Fifteen ginkgo tree saplings have been sent from Wales to Japan as a symbol of the two nations' deep-rooted friendship.
The saplings were taken from a ginkgo tree in Pembrokeshire, southwest Wales, a location noted for its remarkable history in the country's long-standing ties with Japan.
The tree is said to have been donated in 1877 by Kagenori Ueno, then Japanese envoy to Britain, as a symbol of gratitude upon the launch of the Japanese warship "Hiei" from Pembroke Dock.
Also present at the launch was Lt. Heihachiro Togo, who was studying in Wales at the time and oversaw the ship's construction. Togo was staying at the master shipwright's house where the ginko sapling was planted in a garden.
Togo returned to Japan on the Hiei and went on to lead Japanese forces to victory at the Battle of Tsushima in the Russo-Japanese war, becoming known as admiral "Nelson of the East."
Togo's connection with Wales led to the fully-grown ginkgo tree being called "Togo's Ginkgo" by locals.
The plan to return the tree saplings was the brainchild of local historian and resident David James, 81, who first heard the story of the Hiei as a young boy from his father.
(Ginkgo tree project organizer David James (R) receives a commendation from Japan's ambassador to the United Kingdom, Yasumasa Nagamine)
James previously headed efforts to create a memorial for the crew and passengers of the cargo ship Hirano Maru owned by Japanese shipping firm Nippon Yusen, which was torpedoed by a German U-boat in the Irish Sea in October 1918, just over a month before the end of World War I.
According to James, the idea for the ginkgo project initially came from a chance encounter with Ken Matsui, a retired Japanese Air Self-Defense Force major general now living in Wales.

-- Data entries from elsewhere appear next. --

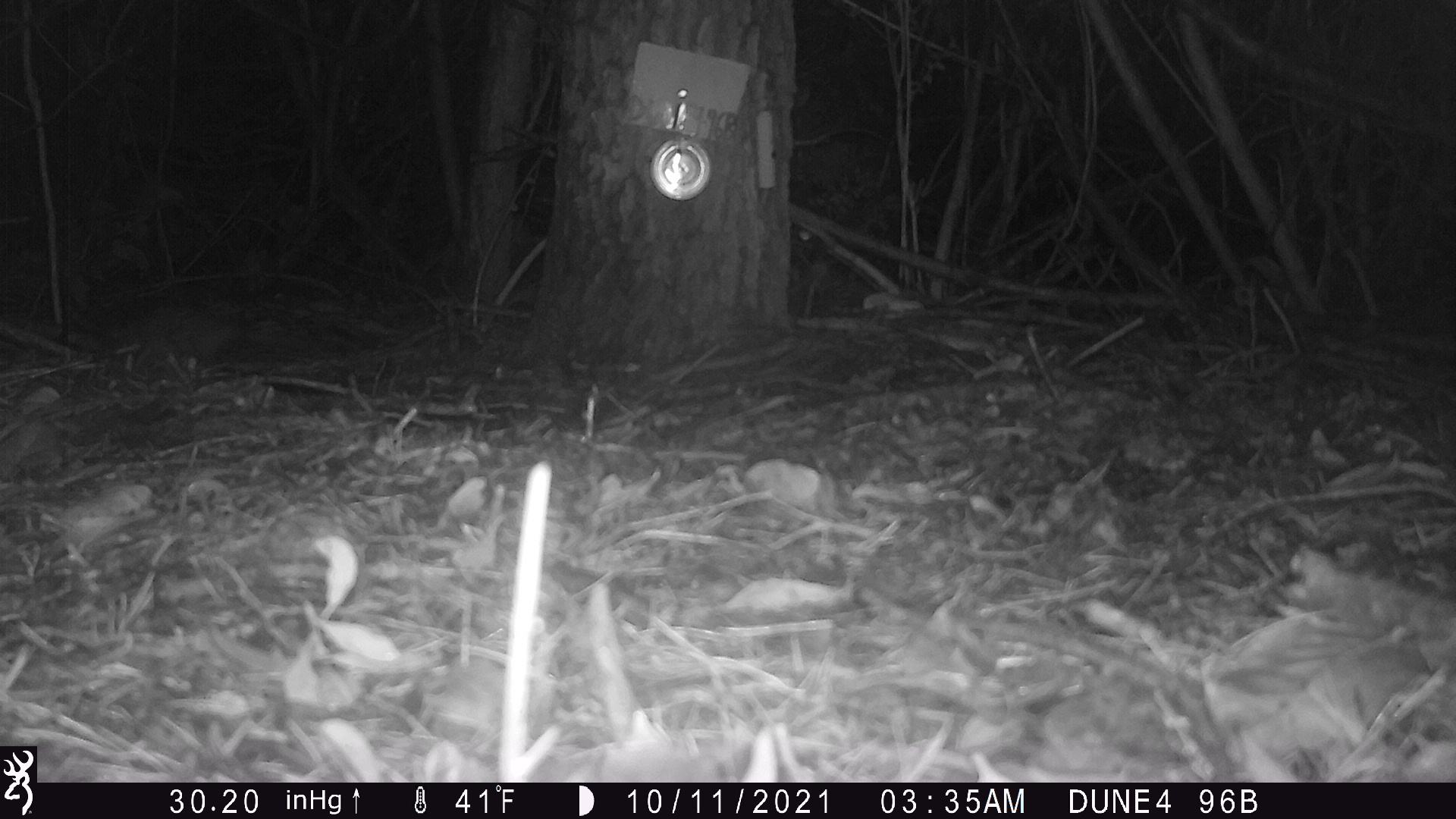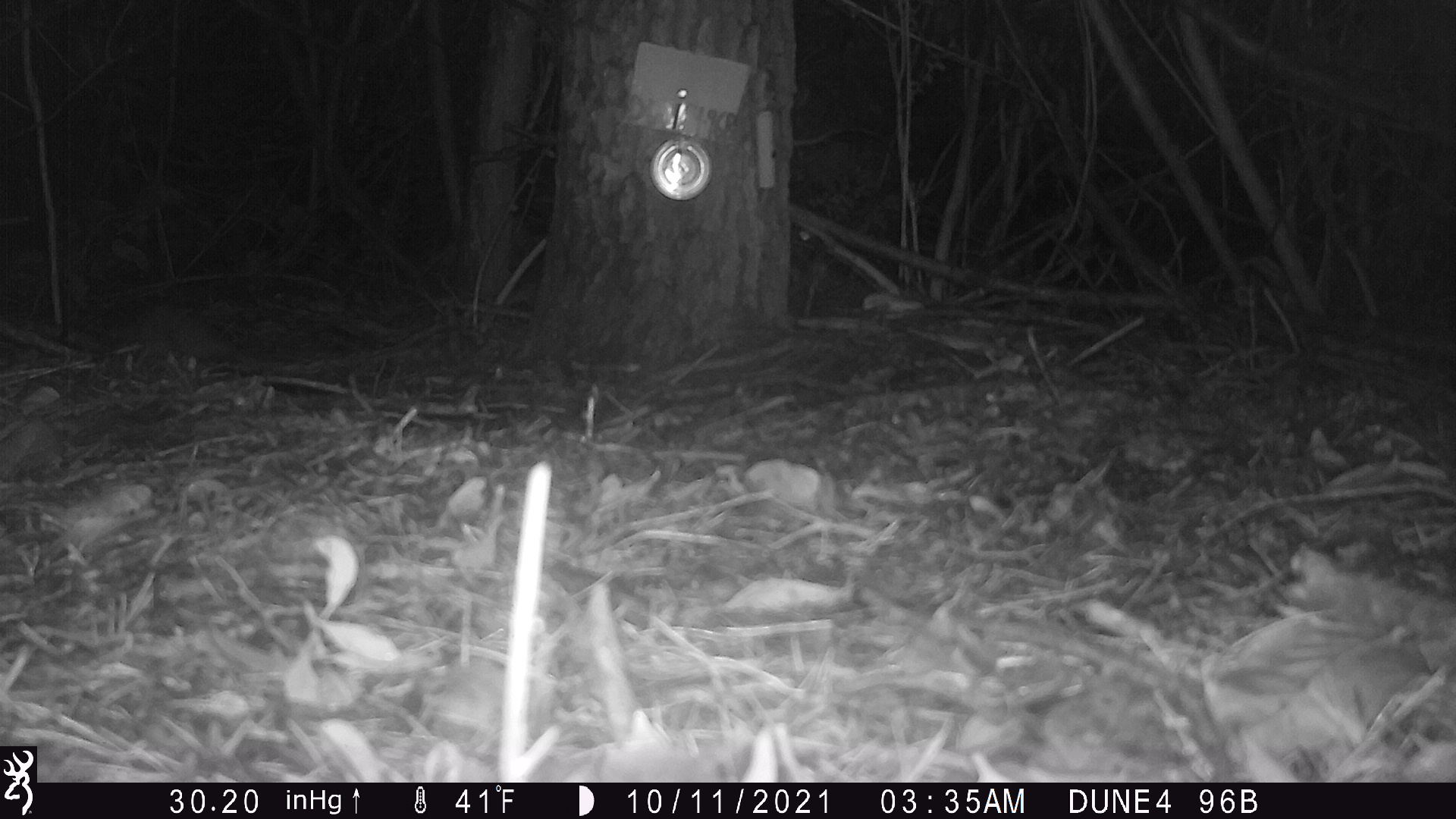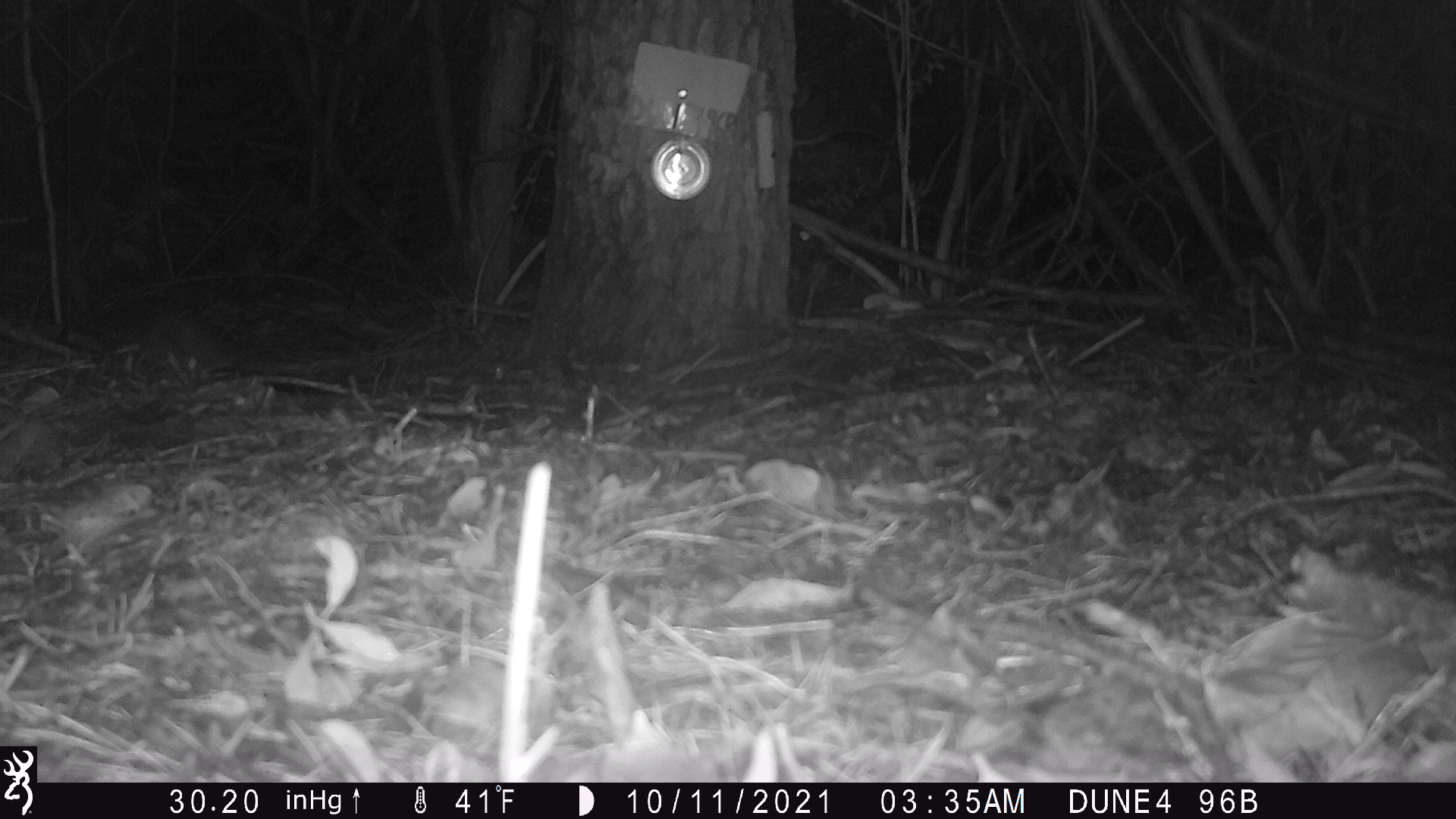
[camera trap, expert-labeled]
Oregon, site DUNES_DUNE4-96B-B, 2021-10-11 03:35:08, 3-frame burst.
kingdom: Animalia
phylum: Chordata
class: Mammalia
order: Didelphimorphia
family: Didelphidae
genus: Didelphis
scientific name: Didelphis virginiana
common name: virginia opossum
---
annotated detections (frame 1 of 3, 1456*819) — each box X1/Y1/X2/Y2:
virginia opossum: 97/282/355/408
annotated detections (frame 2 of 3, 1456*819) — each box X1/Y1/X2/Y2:
virginia opossum: 101/281/292/405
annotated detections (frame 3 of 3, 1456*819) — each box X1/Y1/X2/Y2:
virginia opossum: 73/276/334/423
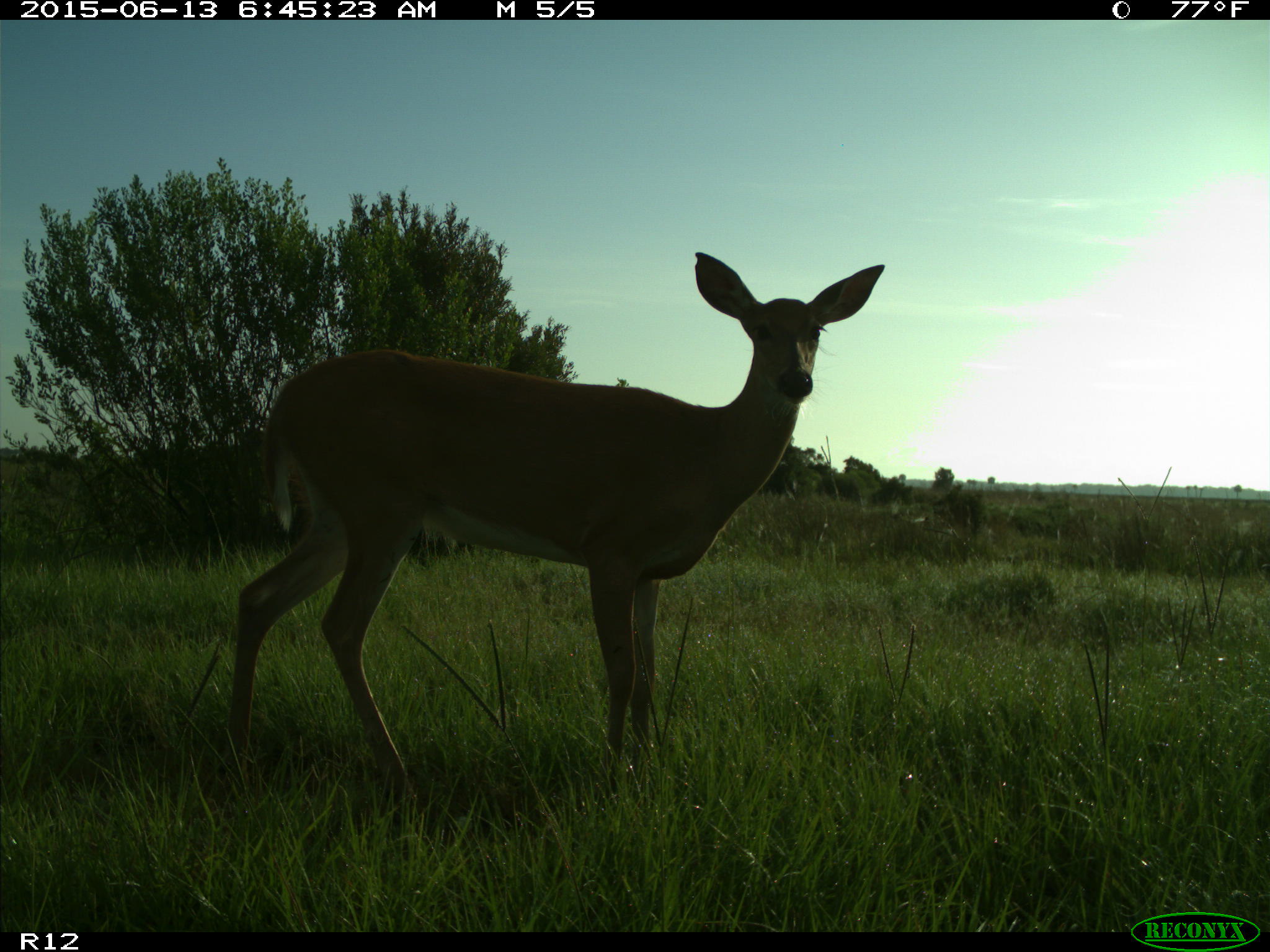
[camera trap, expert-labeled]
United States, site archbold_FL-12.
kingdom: Animalia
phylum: Chordata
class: Mammalia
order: Artiodactyla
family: Cervidae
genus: Odocoileus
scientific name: Odocoileus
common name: deer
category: unidentified deer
Unidentified deer (deer) (Odocoileus).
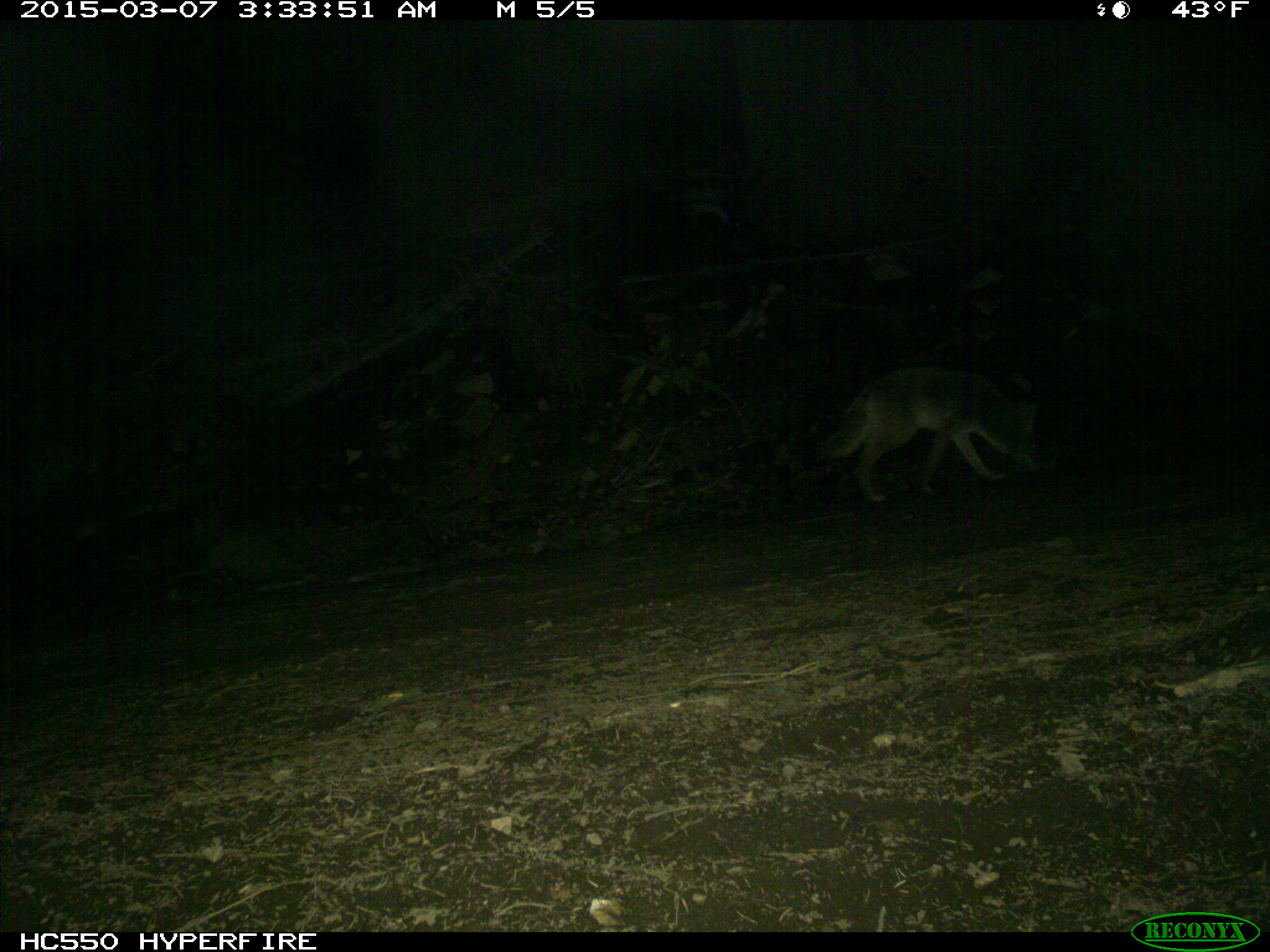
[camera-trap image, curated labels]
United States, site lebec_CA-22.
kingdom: Animalia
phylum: Chordata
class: Mammalia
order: Carnivora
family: Canidae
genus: Canis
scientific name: Canis latrans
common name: coyote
Canis latrans (coyote).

Matsui learned of the tree's existence from James and together the two men came up with a plan to share its story.
The saplings were raised by staff at the National Botanic Garden of Wales for two years until strong enough to be transported by air with support from Nippon Yusen.
According to a source, for quarantine purposes, the microorganisms must be completely removed as well as the soil and leaves of the saplings for transport. The plants were placed in a special box, which can supply them with water for more than 10 days.
Ayshea Cunniffe-Thomas, a horticulturist who headed the team looking after the ginkgos, said, "The more I looked into it and read about Admiral Togo, I realized what an honor it was to be asked to participate."
Cunniffe-Thomas added that it was "nerve-wracking" to be charged with raising the plants, but that they had made excellent progress and she looked forward to following their journey and hopefully visiting them in their new homes in Japan.
The cuttings will be transported to Hiroshima Botanical Garden to be cared for until next spring, before being distributed to sites around Japan. Planned locations include sites of current or former military ports, among them Togo's birthplace of Kagoshima city, as well as Togo Jinja, a Shinto shrine dedicated to the late admiral, in Tokyo.
James said he felt "elated, excited and interested" to think of the trees being sent to Japan. "This project has exceeded beyond my wildest expectations, it's wonderful," he said.
James was awarded a commendation by Japan's ambassador to Britain, Yasumasa Nagamine, in recognition of his efforts.